Unfortunately, this is not an isolated incident. Health officials around the country have documented similar situations of human health compromised by microorganism contamination of drinking water.
Problems with microorganisms in water most often result from contamination with human or animal fecal matter or bacteria that typically exist in the environment.
How do disinfectants and disinfection byproducts get into the water supply?
Ironically, when agents are added to water to control the growth of microbes, these disinfectants can become contaminants themselves. In addition, substances that are formed during the disinfection process can also find their way into the drinking water.
For example, chlorine added to control the growth of bacteria can cause nose and throat irritation and irritate the stomach. In addition, bromate and haloacetic acids can form during the disinfection process and contaminate water. Both substances are considered cancer-causing agents, according to the EPA.
Other disinfectant byproducts have been linked to serious reproductive problems.
Can inorganic and organic chemicals harm the body?
Large numbers of organic and inorganic chemicals find their way into public drinking water, causing everything from kidney damage and intestinal lesions to nerve disorders.
For example, an inorganic chemical like arsenic can contaminate drinking water supplies due to erosion of natural deposits, orchard runoff, or contamination from waste sites that handle materials like electronics and glass. Fluoride, added to many municipal water supplies, can lead to bone disease, teeth mottling, and lower IQ.

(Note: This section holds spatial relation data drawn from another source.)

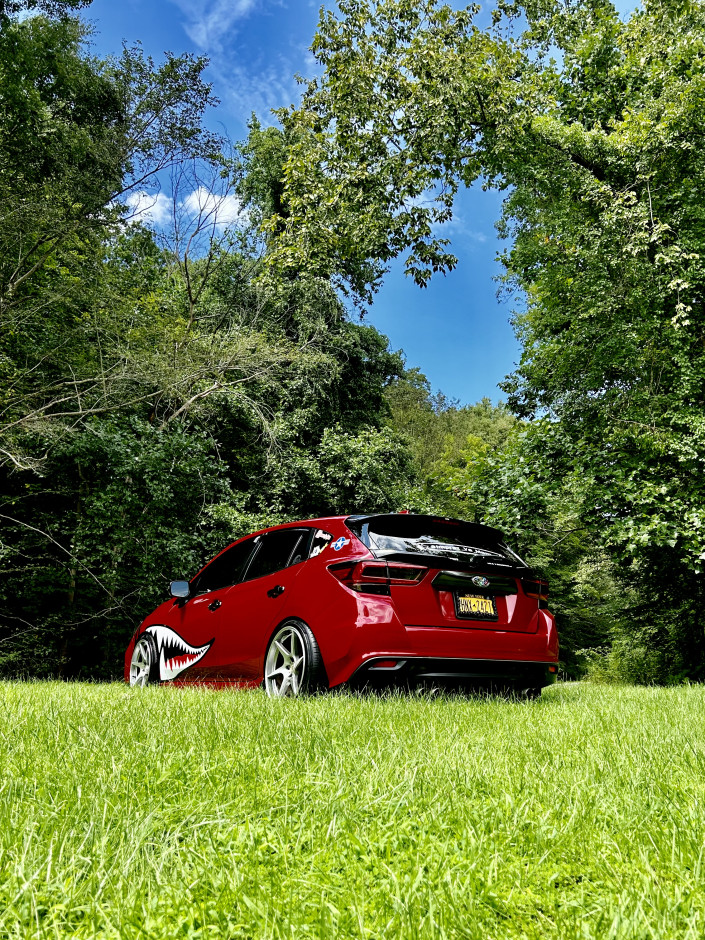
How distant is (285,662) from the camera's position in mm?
4984

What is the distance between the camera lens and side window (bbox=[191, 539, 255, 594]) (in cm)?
616

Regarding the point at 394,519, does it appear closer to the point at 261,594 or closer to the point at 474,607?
the point at 474,607

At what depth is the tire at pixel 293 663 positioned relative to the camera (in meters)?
4.64

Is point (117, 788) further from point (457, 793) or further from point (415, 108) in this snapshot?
point (415, 108)

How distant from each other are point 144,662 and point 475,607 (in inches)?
167

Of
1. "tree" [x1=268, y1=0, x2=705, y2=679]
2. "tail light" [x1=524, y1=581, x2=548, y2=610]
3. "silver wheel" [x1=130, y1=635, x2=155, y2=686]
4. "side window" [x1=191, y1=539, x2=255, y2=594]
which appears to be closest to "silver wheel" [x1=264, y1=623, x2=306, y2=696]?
"side window" [x1=191, y1=539, x2=255, y2=594]

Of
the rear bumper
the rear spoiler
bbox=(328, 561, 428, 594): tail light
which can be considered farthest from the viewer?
the rear spoiler

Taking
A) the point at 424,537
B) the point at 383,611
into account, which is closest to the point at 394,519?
the point at 424,537

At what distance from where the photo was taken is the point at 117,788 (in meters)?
2.21

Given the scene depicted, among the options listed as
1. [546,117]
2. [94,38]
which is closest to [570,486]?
[546,117]

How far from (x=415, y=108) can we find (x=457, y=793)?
12349 millimetres

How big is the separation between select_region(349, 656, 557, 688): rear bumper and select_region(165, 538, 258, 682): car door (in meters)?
1.69

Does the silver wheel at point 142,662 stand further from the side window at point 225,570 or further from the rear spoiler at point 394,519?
the rear spoiler at point 394,519

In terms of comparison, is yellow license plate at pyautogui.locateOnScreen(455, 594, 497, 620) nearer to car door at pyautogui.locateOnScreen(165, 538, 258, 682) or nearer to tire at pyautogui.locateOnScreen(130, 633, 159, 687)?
car door at pyautogui.locateOnScreen(165, 538, 258, 682)
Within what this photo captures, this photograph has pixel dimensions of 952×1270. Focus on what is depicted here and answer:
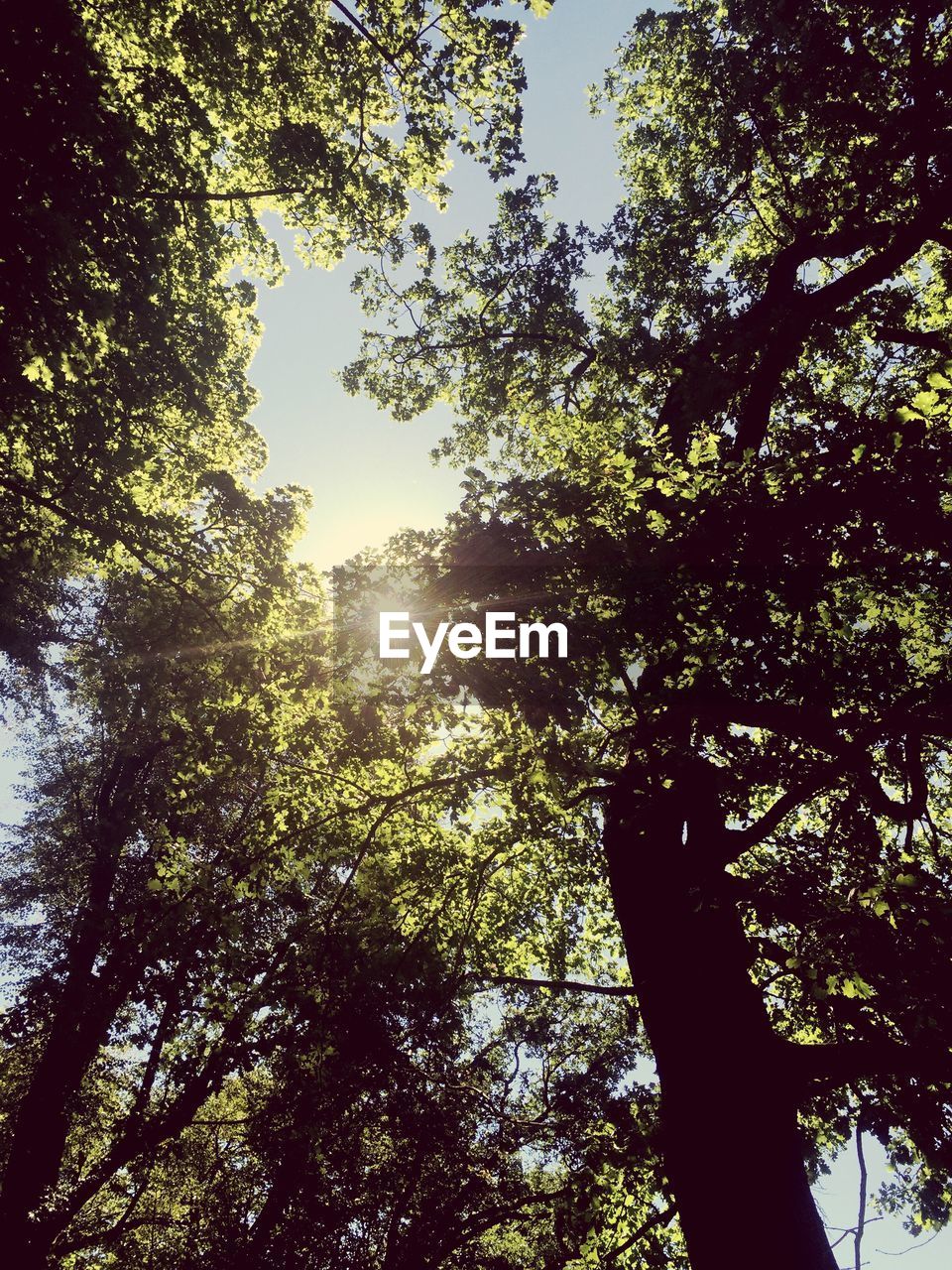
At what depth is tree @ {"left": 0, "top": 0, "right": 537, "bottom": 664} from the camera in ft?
20.5

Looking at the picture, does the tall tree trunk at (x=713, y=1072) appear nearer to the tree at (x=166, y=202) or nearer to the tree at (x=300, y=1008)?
the tree at (x=300, y=1008)

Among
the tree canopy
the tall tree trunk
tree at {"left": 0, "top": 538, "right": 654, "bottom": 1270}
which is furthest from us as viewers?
tree at {"left": 0, "top": 538, "right": 654, "bottom": 1270}

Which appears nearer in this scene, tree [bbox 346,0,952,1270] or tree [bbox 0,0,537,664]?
tree [bbox 346,0,952,1270]

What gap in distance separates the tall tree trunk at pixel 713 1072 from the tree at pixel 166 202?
8136 millimetres

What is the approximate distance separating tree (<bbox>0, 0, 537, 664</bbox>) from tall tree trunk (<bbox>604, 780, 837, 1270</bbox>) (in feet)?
26.7

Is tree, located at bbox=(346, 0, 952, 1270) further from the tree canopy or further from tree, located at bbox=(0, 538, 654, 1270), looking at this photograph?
tree, located at bbox=(0, 538, 654, 1270)

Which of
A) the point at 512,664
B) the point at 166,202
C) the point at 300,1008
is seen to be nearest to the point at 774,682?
the point at 512,664

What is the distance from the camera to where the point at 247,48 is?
10039 mm

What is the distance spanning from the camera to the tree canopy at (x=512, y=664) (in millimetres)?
5246

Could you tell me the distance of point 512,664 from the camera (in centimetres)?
592

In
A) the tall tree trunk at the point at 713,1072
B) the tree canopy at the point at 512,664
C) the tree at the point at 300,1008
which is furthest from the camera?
the tree at the point at 300,1008

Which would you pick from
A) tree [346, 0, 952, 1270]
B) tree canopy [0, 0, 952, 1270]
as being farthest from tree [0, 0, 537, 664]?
tree [346, 0, 952, 1270]

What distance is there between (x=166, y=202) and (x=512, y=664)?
384 inches

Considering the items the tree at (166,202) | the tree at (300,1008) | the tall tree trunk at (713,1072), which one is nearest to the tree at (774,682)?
the tall tree trunk at (713,1072)
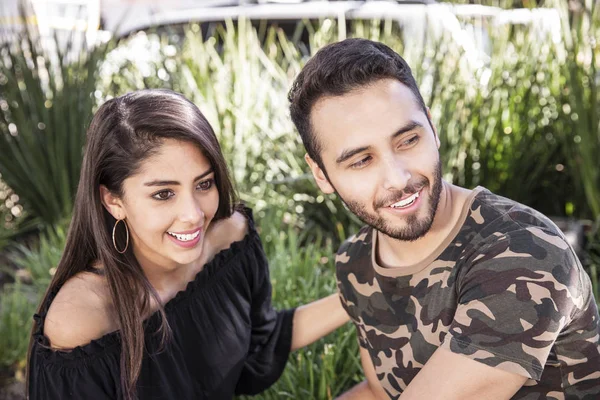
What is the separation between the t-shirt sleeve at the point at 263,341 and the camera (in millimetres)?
2744

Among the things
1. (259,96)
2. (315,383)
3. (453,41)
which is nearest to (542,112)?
(453,41)

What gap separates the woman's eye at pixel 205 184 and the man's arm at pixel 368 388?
695mm

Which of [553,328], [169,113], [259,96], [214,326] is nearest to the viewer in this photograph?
[553,328]

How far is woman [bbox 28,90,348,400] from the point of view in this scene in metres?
2.22

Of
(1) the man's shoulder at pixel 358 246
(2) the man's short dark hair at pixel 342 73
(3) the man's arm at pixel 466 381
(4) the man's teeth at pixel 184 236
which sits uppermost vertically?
(2) the man's short dark hair at pixel 342 73

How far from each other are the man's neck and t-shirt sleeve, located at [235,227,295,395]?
71 centimetres

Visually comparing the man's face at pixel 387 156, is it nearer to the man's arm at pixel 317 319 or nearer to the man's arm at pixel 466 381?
the man's arm at pixel 466 381

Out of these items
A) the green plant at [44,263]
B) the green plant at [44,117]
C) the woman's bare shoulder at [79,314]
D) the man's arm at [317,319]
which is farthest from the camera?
the green plant at [44,117]

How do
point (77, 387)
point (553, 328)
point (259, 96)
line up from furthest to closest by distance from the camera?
point (259, 96)
point (77, 387)
point (553, 328)

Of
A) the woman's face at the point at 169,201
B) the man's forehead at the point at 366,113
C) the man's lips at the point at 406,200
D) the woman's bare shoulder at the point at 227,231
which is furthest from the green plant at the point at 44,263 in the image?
the man's lips at the point at 406,200

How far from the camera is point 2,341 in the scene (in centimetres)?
374

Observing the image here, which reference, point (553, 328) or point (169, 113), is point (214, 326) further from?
point (553, 328)

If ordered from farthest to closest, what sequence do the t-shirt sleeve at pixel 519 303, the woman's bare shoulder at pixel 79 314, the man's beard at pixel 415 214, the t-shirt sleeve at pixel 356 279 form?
the t-shirt sleeve at pixel 356 279
the woman's bare shoulder at pixel 79 314
the man's beard at pixel 415 214
the t-shirt sleeve at pixel 519 303

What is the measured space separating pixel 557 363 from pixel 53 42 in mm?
4399
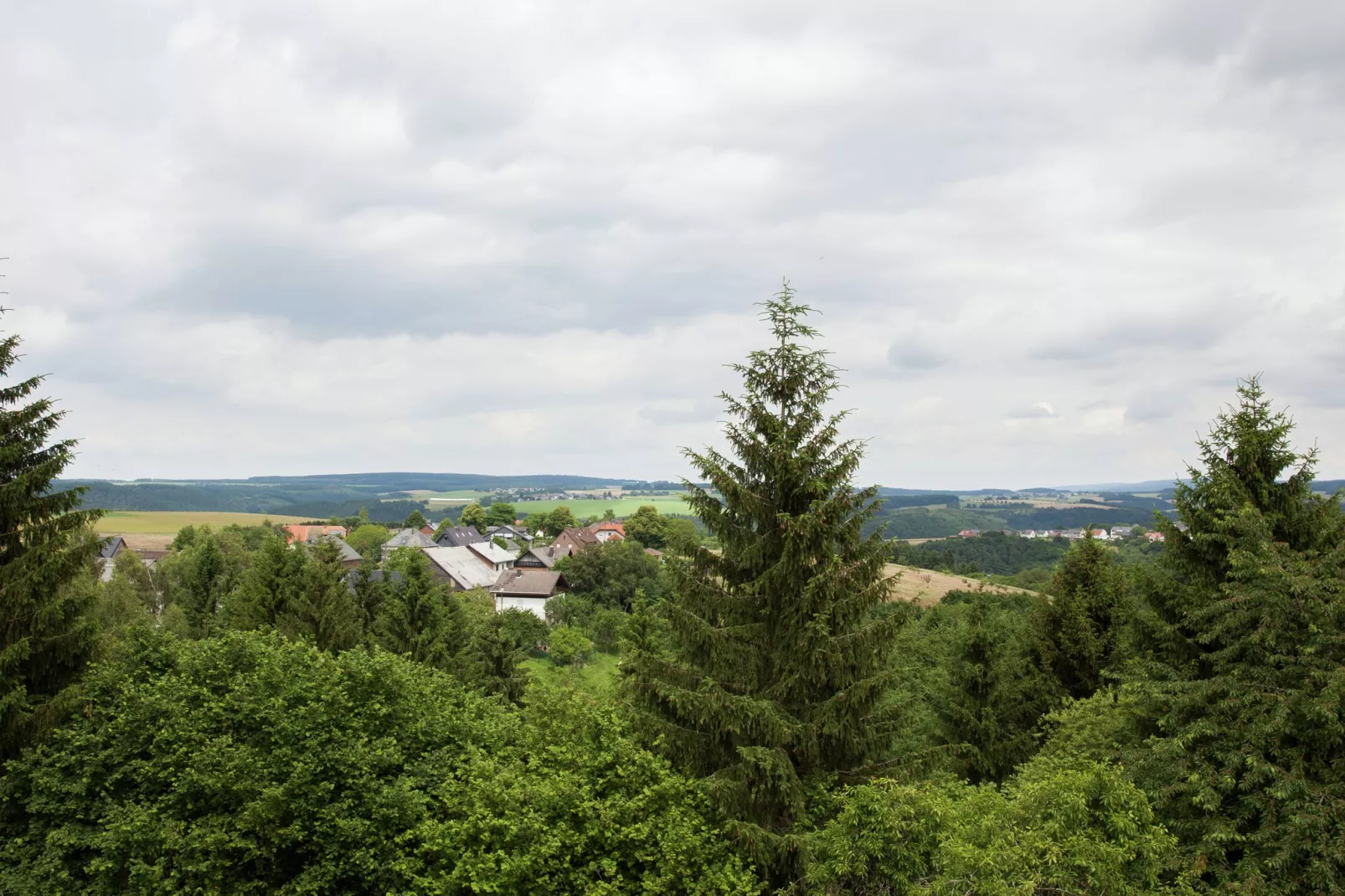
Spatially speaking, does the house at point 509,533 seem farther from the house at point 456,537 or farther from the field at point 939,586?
the field at point 939,586

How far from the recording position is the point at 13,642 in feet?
46.4

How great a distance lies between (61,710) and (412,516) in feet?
539

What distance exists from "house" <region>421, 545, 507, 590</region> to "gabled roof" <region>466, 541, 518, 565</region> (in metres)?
3.90

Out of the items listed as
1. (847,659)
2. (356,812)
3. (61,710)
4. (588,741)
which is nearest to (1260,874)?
(847,659)

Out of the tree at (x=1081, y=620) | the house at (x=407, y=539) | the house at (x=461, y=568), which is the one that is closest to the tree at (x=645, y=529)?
the house at (x=461, y=568)

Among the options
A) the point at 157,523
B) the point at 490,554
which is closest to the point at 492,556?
the point at 490,554

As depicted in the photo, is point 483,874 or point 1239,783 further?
point 1239,783

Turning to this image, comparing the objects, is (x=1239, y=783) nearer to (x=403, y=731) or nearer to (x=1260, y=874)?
(x=1260, y=874)

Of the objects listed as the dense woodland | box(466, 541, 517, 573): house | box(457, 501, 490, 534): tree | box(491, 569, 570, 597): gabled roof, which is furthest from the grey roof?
the dense woodland

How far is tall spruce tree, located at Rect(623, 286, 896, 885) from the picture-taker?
12.4 metres

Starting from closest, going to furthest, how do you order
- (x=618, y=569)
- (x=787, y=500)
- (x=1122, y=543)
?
(x=787, y=500) → (x=618, y=569) → (x=1122, y=543)

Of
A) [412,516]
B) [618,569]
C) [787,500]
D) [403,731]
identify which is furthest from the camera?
[412,516]

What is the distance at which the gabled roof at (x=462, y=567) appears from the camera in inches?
3497

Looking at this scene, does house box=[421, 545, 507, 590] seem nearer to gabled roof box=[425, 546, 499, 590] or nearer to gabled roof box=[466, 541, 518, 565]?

Organic chemicals like atrazine, a chemical used in agriculture production that can enter water supplies through runoff, raise havoc with cardiovascular and reproductive systems.
What kind of radionuclides can be found in our water supply?
Contaminants like uranium and alpha particles can enter the water supply from natural erosion. These and other radionuclides are known to raise the risk of cancer and lead to kidney toxicity.
These outdated ‘safety standards’ from the EPA raise serious health concerns.
While the EPA regulates only 91 contaminants through the Safe Drinking Water Act, the agency is quick to point out that over 60,000 chemicals are used in some capacity across the nation.
According to an analysis of government records by The New York Times, these chemicals have been scrutinized by government officials and independent researchers, and hundreds have been found to increase the risk of cancer and raise other serious health risks, even when found at tiny concentrations in drinking water.
Despite this finding, however, no additional chemicals have been added since 2000 to the list falling under regulation of the Safe Drinking Water Act, leaving citizens with unanswered questions about the safety of their water supply.
If you want to be sure about the safety of your water supply – get it tested and take the appropriate actions necessary to protect you and your family. After all, drinking pure (clean) spring water or purified water is one of the best ways to stay healthy.